=== Text under study ===
‘Fast and Furious’: A sting gone wrong
In 2009, agents for the Bureau of Alcohol, Tobacco, Firearms, and Explosives sold 2,000 heavy-duty firearms to buyers for Mexican drug cartels.
As government fiascoes go, the gunrunning sting called “Operation Fast and Furious” is hard to beat, said The Economist in an editorial. Agents from the Bureau of Alcohol, Tobacco, Firearms, and Explosives permitted 2,000 heavy-duty firearms to be sold to buyers for Mexican drug cartels back in 2009. The plan was to trace the weapons to high-ranking gang lieutenants, and “catch the big fish of the arms trade.” That did not happen. Instead, the ATF lost track of at least 1,600 of the weapons. Many have since been recovered at crime scenes in the U.S. and Mexico, including one at which a U.S. Border Patrol agent was murdered in December 2010. Now, Republicans in Congress have released a report on the “botched” operation, excoriating the ATF for its lapses of judgment and accusing Justice Department officials of covering up the affair. But no one in the Obama administration seems prepared to take the report—or this issue—seriously.
That’s because anti-gun liberals are likely to blame for this mess, said Michael A. Walsh in the New York Post. The real objective of Fast and Furious wasn’t to catch Mexican drug cartels, but to inflate the number of American guns recovered in Mexico—and give the Obama administration a fresh excuse to crack down on U.S. gun dealers. That fits perfectly with the government’s “guns-are-evil, America-is-always-to-blame worldview.” What Fast and Furious has proved, said Robert Farago in The Washington Times, is that the ATF’s real mission is to take away Americans’ Second Amendment rights. Everything else it does, other law-enforcement agencies do better. “In the interests of justice and accountability, the ATF must be disbanded.”
===
- [Work order 1]
In the piece on Operation Fast and Furious, how many of the weapons did the ATF lose track of?
- [Work order 2]
Please resume the piece on Operation Fast and Furious, picking up right after its closing quotation.
=== Provided records ===
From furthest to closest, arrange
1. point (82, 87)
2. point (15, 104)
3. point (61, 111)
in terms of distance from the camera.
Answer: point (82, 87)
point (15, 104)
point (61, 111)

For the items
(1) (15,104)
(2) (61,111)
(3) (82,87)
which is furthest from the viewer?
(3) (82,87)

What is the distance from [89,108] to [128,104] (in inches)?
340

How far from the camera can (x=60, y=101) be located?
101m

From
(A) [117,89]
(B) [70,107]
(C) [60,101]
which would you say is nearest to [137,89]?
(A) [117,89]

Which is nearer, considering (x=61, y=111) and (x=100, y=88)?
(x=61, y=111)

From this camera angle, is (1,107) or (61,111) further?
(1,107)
===
=== Provided records ===
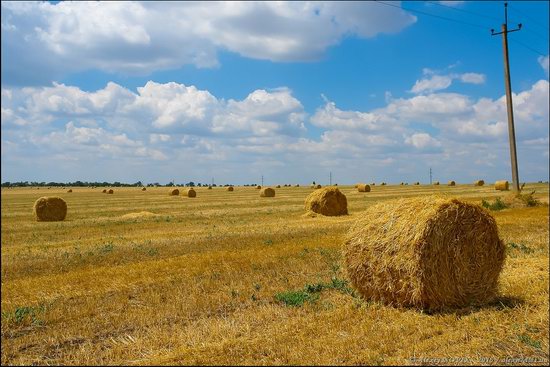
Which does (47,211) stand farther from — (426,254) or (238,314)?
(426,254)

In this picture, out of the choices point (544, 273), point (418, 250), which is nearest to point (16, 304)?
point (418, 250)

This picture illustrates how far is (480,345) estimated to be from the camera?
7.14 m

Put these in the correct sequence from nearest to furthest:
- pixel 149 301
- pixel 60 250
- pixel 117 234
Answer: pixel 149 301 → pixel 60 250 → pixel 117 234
===
- [Written reply 1]
At least 1,600.

- [Written reply 2]
Shutting down the ATF is the last thing we should do, said The Washington Post. One of the reasons Fast and Furious failed is because years of budget caps by NRA-backed Republicans have left the agency with few resources. Rather than strip it of funding, Congress ought to “strengthen its ranks and reinforce its mission to get illegal guns off the streets.” Start by confirming a permanent director, said Bob Barr in The Atlanta Journal-Constitution. The ATF has been without one since 2006, as Congress refuses to confirm a nominee. A rudderless agency is one in which bad decisions are waiting to happen. But the government should also conduct a thorough investigation into how this operation went wrong. Then perhaps “some good can come out of this tragic blunder.”